The bilinual Project also rebuild ebooks (modern HTML, PDF and open ePUB format) with better quality and readability( while it is not its prime goal). Take a look at one example here:
https://www.bilinual.com/book/18043sven/sv/en#line=68&lpp=23 https://www.bilinual.com/download/18043sven-sv-en.pdf https://www.bilinual.com/download/18043sven-sv-en.epub
https://dave.autonoma.ca/blog/2020/04/11/project-gutenberg-p...
fwiw, Gitenberg has been around at least since 2012.
The Girl from Alsace in Gitenberg: https://www.gitenberg.org/book/35926
The Girl from Alsace in Gutenberg: http://www.gutenberg.org/ebooks/35926
The numbers are even the same which seems suspicious. Hmmm.

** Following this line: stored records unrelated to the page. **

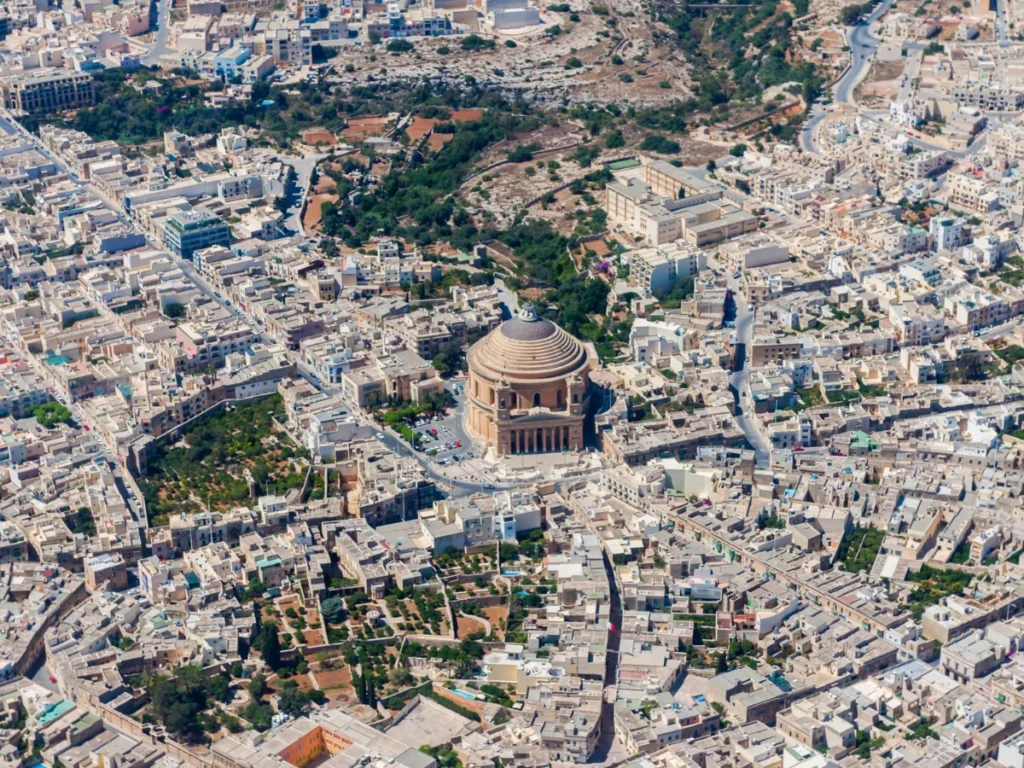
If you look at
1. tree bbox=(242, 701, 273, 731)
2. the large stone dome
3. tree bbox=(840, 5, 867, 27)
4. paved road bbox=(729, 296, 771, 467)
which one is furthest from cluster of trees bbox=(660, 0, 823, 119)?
tree bbox=(242, 701, 273, 731)

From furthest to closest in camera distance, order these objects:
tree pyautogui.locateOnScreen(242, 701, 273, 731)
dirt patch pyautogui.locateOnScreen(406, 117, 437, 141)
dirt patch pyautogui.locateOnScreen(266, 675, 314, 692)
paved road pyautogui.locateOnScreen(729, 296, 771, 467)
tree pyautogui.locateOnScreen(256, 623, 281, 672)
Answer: dirt patch pyautogui.locateOnScreen(406, 117, 437, 141), paved road pyautogui.locateOnScreen(729, 296, 771, 467), tree pyautogui.locateOnScreen(256, 623, 281, 672), dirt patch pyautogui.locateOnScreen(266, 675, 314, 692), tree pyautogui.locateOnScreen(242, 701, 273, 731)

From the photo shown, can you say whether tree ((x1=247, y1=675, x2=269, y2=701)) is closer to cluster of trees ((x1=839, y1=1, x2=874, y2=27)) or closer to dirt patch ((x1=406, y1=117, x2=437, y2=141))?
dirt patch ((x1=406, y1=117, x2=437, y2=141))

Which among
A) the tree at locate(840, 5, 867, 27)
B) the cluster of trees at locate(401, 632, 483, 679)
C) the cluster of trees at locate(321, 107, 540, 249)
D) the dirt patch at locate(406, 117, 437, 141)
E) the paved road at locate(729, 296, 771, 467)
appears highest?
the tree at locate(840, 5, 867, 27)

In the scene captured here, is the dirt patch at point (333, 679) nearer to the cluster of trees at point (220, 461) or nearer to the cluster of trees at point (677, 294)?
the cluster of trees at point (220, 461)

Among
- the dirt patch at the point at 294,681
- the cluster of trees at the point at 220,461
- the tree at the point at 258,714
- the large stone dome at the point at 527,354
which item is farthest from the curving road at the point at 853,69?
the tree at the point at 258,714

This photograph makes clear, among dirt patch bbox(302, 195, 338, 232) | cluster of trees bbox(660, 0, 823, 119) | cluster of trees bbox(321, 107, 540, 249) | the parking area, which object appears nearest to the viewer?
the parking area

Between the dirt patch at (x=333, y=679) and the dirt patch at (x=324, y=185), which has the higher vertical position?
the dirt patch at (x=324, y=185)
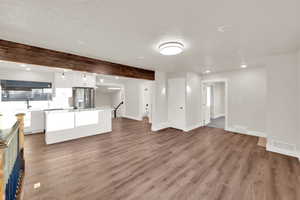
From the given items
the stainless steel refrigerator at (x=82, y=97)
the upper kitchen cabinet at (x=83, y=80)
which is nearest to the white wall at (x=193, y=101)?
the upper kitchen cabinet at (x=83, y=80)

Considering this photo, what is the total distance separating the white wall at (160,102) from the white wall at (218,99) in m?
4.00

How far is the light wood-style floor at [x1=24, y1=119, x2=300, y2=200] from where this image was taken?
74.8 inches

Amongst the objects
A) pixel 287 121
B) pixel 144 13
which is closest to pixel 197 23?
pixel 144 13

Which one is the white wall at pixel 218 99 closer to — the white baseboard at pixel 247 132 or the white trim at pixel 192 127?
the white trim at pixel 192 127

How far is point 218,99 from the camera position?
8.34m

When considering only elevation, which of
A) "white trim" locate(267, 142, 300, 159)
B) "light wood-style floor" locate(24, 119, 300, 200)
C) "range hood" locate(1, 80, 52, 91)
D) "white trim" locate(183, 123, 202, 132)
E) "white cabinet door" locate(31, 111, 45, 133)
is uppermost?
"range hood" locate(1, 80, 52, 91)

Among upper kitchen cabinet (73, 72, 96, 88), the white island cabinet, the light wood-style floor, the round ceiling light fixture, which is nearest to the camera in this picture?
the light wood-style floor

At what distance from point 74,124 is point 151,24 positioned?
409cm

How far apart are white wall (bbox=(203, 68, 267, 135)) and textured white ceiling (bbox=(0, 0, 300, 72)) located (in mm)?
1923

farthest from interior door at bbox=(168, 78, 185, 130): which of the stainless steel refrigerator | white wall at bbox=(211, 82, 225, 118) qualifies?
the stainless steel refrigerator

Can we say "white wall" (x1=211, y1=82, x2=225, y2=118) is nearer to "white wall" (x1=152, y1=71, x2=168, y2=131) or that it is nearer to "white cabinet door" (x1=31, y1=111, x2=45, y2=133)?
"white wall" (x1=152, y1=71, x2=168, y2=131)

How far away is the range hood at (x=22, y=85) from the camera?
4657 millimetres

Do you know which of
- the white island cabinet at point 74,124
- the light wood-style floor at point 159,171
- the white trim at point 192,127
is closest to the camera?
the light wood-style floor at point 159,171

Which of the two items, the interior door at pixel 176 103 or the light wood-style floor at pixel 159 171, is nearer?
the light wood-style floor at pixel 159 171
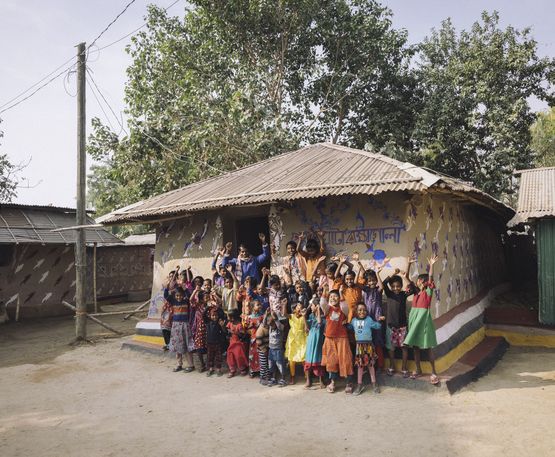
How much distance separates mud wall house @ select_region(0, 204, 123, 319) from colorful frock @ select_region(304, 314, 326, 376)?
9.51 m

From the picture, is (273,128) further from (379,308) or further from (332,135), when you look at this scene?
(379,308)

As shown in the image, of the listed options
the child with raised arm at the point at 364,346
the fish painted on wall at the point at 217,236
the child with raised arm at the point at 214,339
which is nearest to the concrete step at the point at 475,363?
the child with raised arm at the point at 364,346

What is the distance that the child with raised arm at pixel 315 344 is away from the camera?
5848 millimetres

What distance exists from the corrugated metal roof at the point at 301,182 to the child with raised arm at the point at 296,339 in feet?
5.52

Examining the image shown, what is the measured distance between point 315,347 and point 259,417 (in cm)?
127

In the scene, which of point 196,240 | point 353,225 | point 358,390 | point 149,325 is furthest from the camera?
point 149,325

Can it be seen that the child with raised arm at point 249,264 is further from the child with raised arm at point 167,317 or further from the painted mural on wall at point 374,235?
the child with raised arm at point 167,317

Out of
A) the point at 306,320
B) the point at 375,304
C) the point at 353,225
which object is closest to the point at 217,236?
the point at 353,225

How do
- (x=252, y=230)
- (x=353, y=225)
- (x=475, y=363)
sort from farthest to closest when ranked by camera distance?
(x=252, y=230), (x=353, y=225), (x=475, y=363)

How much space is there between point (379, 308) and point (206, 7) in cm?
1391

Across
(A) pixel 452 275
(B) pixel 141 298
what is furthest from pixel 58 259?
(A) pixel 452 275

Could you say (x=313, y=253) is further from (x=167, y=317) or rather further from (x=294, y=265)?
(x=167, y=317)

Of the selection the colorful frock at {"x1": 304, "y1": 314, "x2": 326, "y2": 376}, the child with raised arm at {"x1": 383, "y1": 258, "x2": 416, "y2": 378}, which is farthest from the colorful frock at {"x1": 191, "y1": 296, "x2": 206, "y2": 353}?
the child with raised arm at {"x1": 383, "y1": 258, "x2": 416, "y2": 378}

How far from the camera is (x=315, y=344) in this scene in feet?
19.2
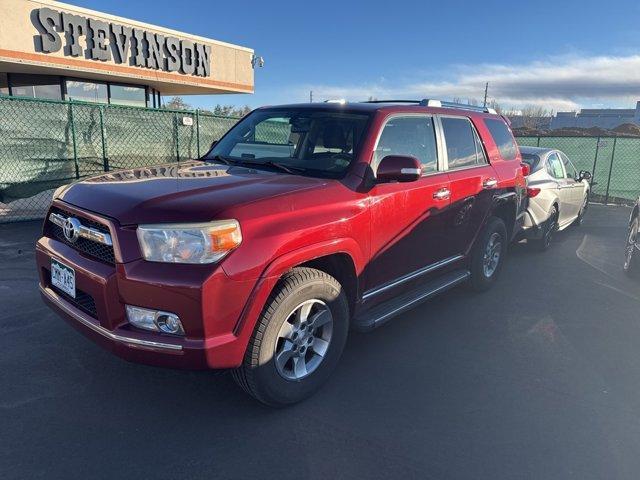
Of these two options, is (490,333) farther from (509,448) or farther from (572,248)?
(572,248)

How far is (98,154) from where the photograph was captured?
34.0 ft

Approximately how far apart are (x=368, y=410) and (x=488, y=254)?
299 centimetres

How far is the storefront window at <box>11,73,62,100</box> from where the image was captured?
655 inches

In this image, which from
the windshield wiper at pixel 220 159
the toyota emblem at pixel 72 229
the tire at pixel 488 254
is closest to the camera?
the toyota emblem at pixel 72 229

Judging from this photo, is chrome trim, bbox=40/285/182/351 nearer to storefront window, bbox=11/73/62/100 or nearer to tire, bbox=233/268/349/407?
tire, bbox=233/268/349/407

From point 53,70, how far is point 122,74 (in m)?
2.29

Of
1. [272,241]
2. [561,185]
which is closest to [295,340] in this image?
[272,241]

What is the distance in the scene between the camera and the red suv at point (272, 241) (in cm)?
248

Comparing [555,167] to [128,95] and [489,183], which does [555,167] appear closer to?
[489,183]

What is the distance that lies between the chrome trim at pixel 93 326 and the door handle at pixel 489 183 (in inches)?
143

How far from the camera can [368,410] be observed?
10.0 ft

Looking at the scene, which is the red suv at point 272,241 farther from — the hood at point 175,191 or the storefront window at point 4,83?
the storefront window at point 4,83

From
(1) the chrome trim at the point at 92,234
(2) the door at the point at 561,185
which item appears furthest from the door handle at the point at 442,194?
(2) the door at the point at 561,185

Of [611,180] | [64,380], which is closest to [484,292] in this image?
[64,380]
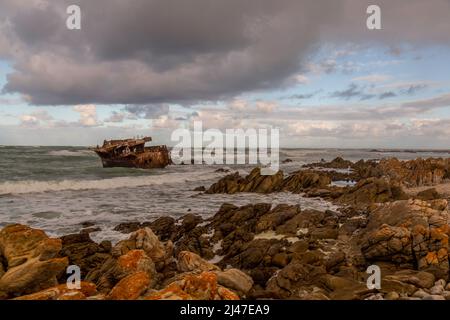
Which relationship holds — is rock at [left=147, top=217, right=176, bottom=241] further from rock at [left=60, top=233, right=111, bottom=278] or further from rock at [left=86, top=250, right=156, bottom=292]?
rock at [left=86, top=250, right=156, bottom=292]

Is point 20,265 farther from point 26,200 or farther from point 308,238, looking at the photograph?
point 26,200

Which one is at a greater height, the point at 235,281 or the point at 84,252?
the point at 235,281

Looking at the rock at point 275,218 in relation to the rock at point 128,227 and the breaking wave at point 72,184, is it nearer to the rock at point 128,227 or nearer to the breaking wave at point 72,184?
the rock at point 128,227

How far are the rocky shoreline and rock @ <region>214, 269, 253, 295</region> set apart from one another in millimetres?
30

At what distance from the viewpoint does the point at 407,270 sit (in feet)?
33.6

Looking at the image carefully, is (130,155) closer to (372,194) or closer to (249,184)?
(249,184)

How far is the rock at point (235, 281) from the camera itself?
30.6ft

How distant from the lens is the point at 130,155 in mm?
56469

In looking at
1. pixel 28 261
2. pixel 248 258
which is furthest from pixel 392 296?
pixel 28 261

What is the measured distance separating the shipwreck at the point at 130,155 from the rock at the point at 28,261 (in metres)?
47.7

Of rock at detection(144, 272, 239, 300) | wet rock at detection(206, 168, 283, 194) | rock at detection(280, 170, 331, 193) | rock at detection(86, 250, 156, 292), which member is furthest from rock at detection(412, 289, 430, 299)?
wet rock at detection(206, 168, 283, 194)

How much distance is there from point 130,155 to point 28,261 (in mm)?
→ 48926

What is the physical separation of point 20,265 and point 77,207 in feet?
51.7
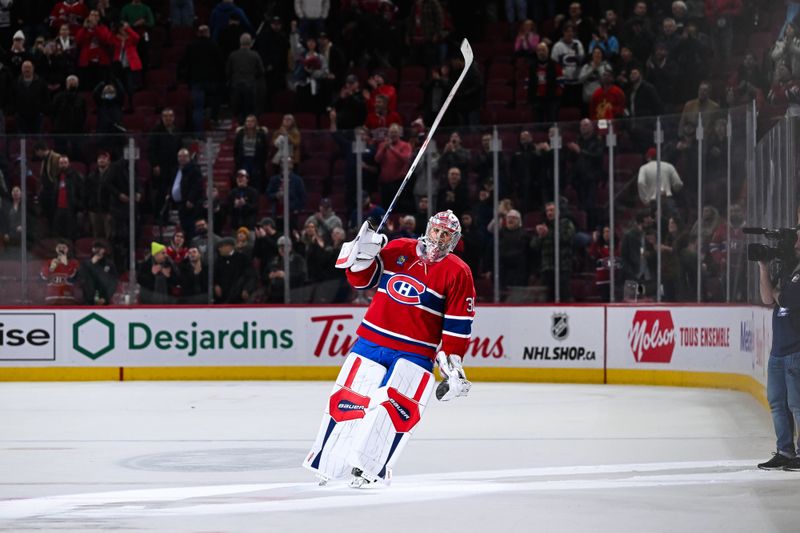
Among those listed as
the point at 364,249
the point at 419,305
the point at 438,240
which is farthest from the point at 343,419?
the point at 438,240

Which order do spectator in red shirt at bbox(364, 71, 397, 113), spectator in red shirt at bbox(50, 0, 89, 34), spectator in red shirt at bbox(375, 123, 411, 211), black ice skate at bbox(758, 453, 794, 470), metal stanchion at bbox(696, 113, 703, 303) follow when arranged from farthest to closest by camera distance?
spectator in red shirt at bbox(50, 0, 89, 34) → spectator in red shirt at bbox(364, 71, 397, 113) → spectator in red shirt at bbox(375, 123, 411, 211) → metal stanchion at bbox(696, 113, 703, 303) → black ice skate at bbox(758, 453, 794, 470)

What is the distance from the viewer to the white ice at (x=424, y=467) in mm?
6570

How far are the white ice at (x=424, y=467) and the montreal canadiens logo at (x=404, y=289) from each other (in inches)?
40.8

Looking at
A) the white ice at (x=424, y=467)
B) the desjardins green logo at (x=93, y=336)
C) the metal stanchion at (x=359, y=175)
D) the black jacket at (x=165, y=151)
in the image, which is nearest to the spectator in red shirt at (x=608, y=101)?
the metal stanchion at (x=359, y=175)

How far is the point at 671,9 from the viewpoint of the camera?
60.5 ft

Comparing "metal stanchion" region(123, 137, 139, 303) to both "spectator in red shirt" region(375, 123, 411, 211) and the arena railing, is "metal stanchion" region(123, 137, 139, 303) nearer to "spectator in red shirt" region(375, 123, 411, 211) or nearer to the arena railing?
the arena railing

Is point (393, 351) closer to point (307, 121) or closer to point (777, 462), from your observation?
point (777, 462)

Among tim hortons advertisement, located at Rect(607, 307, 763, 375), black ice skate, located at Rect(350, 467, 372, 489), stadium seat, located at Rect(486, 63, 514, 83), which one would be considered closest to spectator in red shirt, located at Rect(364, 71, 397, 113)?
stadium seat, located at Rect(486, 63, 514, 83)

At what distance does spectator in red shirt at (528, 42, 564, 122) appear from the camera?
17.9m

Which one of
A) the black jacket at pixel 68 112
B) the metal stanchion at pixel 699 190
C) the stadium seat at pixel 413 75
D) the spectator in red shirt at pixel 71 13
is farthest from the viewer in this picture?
the spectator in red shirt at pixel 71 13

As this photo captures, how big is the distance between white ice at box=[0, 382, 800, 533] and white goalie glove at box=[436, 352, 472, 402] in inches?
21.7

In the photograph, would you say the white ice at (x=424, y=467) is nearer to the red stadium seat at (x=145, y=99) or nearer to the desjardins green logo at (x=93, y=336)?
the desjardins green logo at (x=93, y=336)

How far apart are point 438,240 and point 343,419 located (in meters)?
1.11

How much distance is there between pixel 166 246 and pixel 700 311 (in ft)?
19.4
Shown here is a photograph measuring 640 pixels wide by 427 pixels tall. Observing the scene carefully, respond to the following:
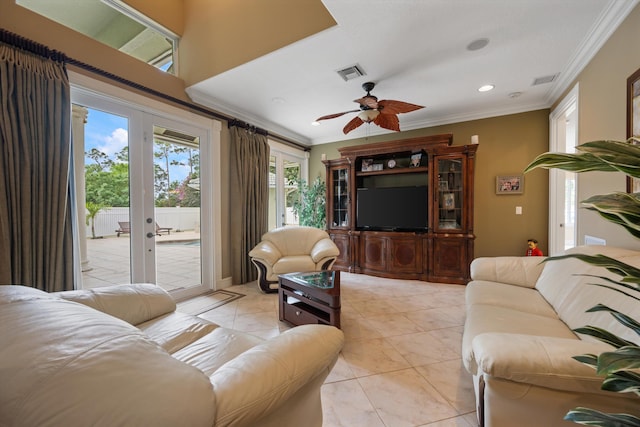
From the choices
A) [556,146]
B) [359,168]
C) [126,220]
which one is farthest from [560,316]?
[126,220]

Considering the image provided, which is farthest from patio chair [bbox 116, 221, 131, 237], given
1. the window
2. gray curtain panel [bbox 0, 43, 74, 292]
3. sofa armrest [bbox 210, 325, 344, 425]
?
sofa armrest [bbox 210, 325, 344, 425]

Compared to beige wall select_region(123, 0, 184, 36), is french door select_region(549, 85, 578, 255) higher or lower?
lower

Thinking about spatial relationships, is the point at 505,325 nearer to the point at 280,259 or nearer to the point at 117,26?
the point at 280,259

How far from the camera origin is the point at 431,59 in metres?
2.61

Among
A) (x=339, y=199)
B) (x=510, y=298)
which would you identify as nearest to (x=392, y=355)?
(x=510, y=298)

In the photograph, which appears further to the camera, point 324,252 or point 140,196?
point 324,252

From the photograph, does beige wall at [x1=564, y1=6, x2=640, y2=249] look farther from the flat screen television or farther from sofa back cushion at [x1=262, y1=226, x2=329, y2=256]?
sofa back cushion at [x1=262, y1=226, x2=329, y2=256]

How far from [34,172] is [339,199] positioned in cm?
394

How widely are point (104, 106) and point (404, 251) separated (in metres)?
4.23

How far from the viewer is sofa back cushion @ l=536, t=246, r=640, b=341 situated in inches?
50.3

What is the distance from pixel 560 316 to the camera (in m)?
1.70

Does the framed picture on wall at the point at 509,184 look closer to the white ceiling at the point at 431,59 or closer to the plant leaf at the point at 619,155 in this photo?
the white ceiling at the point at 431,59

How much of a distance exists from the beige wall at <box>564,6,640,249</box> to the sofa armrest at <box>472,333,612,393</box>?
130 centimetres

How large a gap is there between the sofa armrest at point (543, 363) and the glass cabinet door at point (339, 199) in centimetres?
382
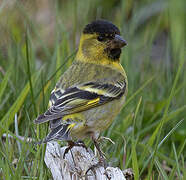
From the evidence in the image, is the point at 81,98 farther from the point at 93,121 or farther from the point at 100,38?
the point at 100,38

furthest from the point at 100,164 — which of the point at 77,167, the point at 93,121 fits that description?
the point at 93,121

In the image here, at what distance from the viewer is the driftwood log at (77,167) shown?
3018 mm

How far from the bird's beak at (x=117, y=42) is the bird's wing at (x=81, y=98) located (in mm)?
330

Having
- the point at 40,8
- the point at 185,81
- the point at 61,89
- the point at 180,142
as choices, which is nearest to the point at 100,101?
the point at 61,89

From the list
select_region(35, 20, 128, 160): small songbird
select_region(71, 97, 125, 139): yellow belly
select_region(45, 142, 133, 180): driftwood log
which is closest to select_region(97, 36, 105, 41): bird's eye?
select_region(35, 20, 128, 160): small songbird

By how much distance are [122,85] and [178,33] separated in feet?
10.5

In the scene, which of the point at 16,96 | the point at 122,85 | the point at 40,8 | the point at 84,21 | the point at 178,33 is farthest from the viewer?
the point at 40,8

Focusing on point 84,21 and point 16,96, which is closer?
point 16,96

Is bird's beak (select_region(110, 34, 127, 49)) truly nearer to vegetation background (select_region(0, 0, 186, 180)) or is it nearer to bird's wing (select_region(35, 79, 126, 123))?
bird's wing (select_region(35, 79, 126, 123))

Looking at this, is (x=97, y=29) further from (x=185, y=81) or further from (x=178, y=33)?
(x=178, y=33)

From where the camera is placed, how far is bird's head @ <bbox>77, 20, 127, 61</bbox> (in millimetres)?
3910

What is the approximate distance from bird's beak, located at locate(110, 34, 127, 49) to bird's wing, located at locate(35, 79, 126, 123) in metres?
0.33

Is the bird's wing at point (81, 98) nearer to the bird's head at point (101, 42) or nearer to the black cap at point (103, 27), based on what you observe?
the bird's head at point (101, 42)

Public domain obviously can be ascertained, but if CC0 hasn’t been granted we rely on dated reproductions: basically a photograph of the artwork in question in a book or journal with a copyright date of 1924 or earlier.
(that’s obviously specifically a US legal reading, but SE from a legal point of view is a US project)
I think that the GITenberg collection contains all of the books in PG. At this point, the creation of new repos is automatically done when Distributed Proofreaders creates a new book in PG. Originally, I didn't include around 400 PG books due to their creators claiming copyright, and didn't include Bruce Sterling's book because he wouldn't let me re-license it creative commons rather than his pseudo-public-domain license.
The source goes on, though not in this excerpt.